After a string of several years of budget deficits larger than 1 trillion dollars per year, the current fiscal year’s U.S. budget deficit is now expected to be about $642 billion. (This fiscal year ends on September 30, 2013.) Then during the subsequent five years—2014 through 2018—the deficit is expected to be even less than this year.
The Apples-to-Apples Comparison
Deficit amounts are often expressed in percentage of GDP—the gross domestic product. It seems sensible to base the size of a nation’s government’s debt on the size of that nation’s economy.
By this measure, the deficit will be falling from more than 10% of GDP in 2009 to about 4% this fiscal year. And it’s projected to go down to about 2.1% of GDP in 2015. For the sake of long-term comparison, the average deficit over the last 40 years was 3.1% of GDP.
Why is the Deficit Shrinking, and Faster than Expected?
The deficit projection is about $200 billion less than was projected just a few months ago. The decrease is not so much from the impact of the “sequester” political stalemate (which was already calculated into the previous projections), but instead for two other reasons: tax revenues from both individuals and businesses are increasing faster because of the improving economy, and the mortgage financing giants Fannie Mae and Freddie Mac have recently returned to profitability and are starting to repay the bailout money that taxpayers invested in them.

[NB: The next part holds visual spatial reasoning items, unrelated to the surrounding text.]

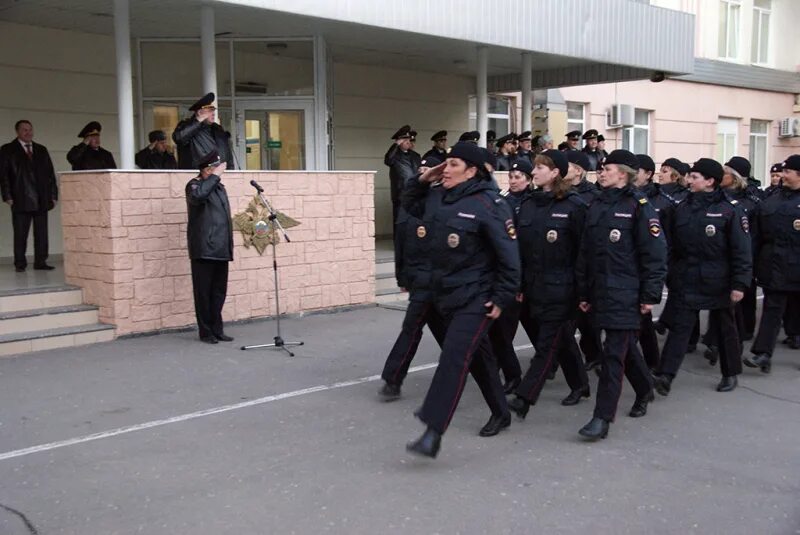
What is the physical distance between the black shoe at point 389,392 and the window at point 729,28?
2023cm

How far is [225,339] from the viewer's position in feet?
28.2

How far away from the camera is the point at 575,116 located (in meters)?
19.7

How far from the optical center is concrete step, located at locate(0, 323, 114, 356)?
7871 millimetres

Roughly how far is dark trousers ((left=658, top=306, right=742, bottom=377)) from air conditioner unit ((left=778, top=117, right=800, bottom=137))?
21.3m

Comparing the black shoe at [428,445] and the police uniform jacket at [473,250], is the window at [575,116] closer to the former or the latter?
the police uniform jacket at [473,250]

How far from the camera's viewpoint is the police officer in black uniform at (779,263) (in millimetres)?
7465

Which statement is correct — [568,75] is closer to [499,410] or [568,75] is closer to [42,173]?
[42,173]

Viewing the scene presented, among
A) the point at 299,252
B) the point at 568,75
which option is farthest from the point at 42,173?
the point at 568,75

The Congressional Budget Office
To gauge the reliability of this information, it’s worth considering the reliability of its source.
This all comes from a report on updated budget projections by the Congressional Budget Office (CBO) released earlier this month. This report is mandated by law. The CBO’s mandate is to be “strictly nonpartisan,” conducting “objective, impartial analysis,” without making policy recommendations.